For the record, the write protect is just a screw on Chrome OS devices and
doesn't need to be desoldered.

------
jtblin
Nice idea. No idea if it's even remotely realistic but if you can add Docker
then you can run pretty much everything. There are some ways of adding Docker
to Chromebooks but then you lose all security benefits at the moment.

------
anonbanker
ChromeOS and ChromiumOS are both Gentoo-derivatives.

I just installed Gentoo on my fleet of chromebooks. One install image, takes
about 5-10 minutes to modify/flash/partition/image a device. A lot less
headaches, and runs screamingly fast.

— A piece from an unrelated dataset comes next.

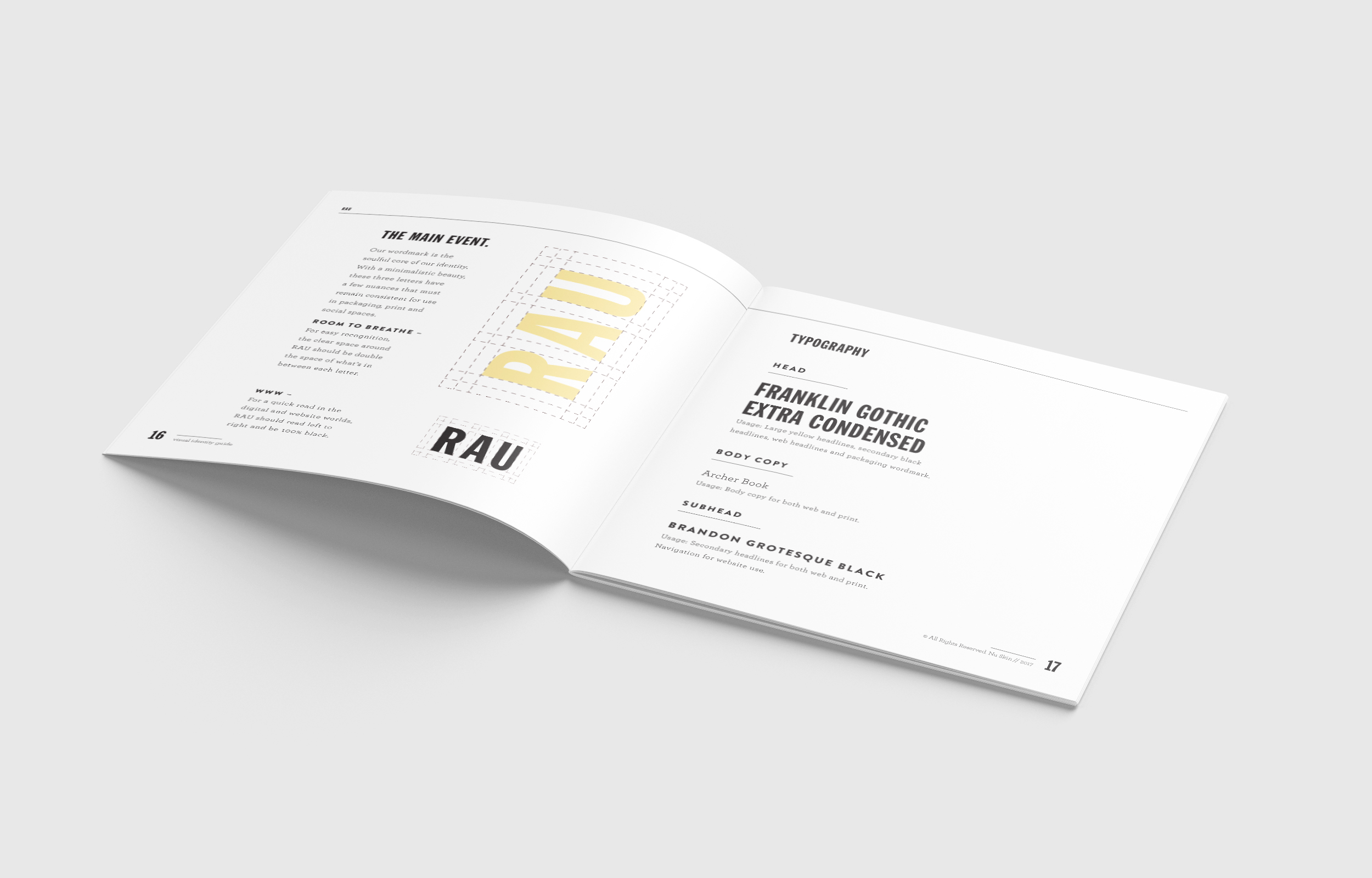 RAU_Book_Mockup_02.jpg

I have 12 users, all with the same stock
image, running KDE Plasma 5.5 with Libreoffice and JACK running transparently
in the background (A Poettering-free[0] experience).

Unless you're _really_ new to linux, and _really_ afraid of building a kernel,
Gentoo is a powerful way to learn an operating system, and you'll end up with
a stronger and more personal distribution than anything Redhat or Canonical
could offer.

0\.
[http://www.bloodbathsoftworks.com/xylemon/xlennart.php](http://www.bloodbathsoftworks.com/xylemon/xlennart.php)

------
michaelmior
> We gave our fork of Chromium OS a new and fitting name: "NayuOS".

Can anyone explain why this name is fitting?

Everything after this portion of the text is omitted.